====== Records shown ======
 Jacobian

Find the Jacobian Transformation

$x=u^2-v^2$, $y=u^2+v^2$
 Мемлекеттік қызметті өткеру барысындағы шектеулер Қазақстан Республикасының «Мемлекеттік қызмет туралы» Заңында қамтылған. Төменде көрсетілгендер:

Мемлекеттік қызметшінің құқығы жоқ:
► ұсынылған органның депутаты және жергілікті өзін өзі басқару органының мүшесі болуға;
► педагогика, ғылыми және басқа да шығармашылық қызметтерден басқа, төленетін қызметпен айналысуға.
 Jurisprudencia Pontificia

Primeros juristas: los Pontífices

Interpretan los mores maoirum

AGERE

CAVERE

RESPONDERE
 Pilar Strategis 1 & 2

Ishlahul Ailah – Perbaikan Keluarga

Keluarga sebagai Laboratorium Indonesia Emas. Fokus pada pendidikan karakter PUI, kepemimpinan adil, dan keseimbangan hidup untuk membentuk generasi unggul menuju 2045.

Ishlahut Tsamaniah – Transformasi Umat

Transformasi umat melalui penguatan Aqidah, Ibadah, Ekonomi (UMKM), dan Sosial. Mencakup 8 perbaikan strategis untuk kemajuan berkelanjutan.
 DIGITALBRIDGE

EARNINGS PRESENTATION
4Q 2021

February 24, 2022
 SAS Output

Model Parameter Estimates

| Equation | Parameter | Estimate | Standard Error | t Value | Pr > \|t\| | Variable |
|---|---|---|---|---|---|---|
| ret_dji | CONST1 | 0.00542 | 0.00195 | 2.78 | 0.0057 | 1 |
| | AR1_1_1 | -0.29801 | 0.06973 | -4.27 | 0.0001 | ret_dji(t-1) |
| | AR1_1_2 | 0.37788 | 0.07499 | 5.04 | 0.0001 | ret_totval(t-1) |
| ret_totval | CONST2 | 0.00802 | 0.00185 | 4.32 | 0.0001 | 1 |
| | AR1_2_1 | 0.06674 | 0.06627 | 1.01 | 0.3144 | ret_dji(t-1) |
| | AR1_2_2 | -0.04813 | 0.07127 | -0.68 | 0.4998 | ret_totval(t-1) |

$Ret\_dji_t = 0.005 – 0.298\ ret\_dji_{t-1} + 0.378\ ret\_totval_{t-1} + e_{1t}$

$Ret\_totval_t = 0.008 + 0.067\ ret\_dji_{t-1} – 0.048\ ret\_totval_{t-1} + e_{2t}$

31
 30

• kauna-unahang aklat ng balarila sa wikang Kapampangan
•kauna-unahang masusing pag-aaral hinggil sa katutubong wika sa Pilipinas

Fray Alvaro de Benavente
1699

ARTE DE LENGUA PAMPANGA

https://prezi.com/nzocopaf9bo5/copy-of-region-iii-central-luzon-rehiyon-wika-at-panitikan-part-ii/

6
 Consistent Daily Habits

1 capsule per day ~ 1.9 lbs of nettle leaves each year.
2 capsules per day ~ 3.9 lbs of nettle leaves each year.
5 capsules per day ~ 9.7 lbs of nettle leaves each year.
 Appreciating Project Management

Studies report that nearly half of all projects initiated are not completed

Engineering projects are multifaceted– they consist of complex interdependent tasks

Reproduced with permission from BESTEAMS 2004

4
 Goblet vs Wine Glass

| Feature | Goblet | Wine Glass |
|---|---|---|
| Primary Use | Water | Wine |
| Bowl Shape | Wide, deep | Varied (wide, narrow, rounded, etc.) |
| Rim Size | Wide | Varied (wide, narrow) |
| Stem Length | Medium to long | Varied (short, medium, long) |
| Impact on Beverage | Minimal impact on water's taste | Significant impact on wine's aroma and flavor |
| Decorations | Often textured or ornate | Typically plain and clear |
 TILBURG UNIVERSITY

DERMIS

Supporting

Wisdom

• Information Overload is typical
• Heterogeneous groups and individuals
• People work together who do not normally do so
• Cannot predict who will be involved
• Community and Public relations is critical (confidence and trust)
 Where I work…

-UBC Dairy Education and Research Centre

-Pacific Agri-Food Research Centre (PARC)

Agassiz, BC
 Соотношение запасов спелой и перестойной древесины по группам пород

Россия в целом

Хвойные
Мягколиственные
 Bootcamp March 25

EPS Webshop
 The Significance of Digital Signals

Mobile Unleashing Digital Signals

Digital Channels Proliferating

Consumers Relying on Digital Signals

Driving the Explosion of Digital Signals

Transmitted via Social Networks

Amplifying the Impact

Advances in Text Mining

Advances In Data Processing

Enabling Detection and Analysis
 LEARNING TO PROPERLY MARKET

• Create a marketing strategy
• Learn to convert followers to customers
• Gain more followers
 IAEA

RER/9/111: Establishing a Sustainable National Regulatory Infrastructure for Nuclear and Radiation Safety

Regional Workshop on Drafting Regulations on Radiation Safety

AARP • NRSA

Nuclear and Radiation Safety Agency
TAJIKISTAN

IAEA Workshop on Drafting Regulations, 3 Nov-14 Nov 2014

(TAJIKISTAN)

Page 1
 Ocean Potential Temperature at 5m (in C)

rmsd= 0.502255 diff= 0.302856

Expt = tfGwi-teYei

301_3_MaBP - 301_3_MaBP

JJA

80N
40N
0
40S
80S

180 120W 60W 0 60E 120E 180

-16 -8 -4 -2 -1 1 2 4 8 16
======
◆ **Aim of the task**: Where a line in the records above contains the string "Wide", return that line.

◆ **Result of the exercise**:
| Bowl Shape | Wide, deep | Varied (wide, narrow, rounded, etc.) |
| Rim Size | Wide | Varied (wide, narrow) |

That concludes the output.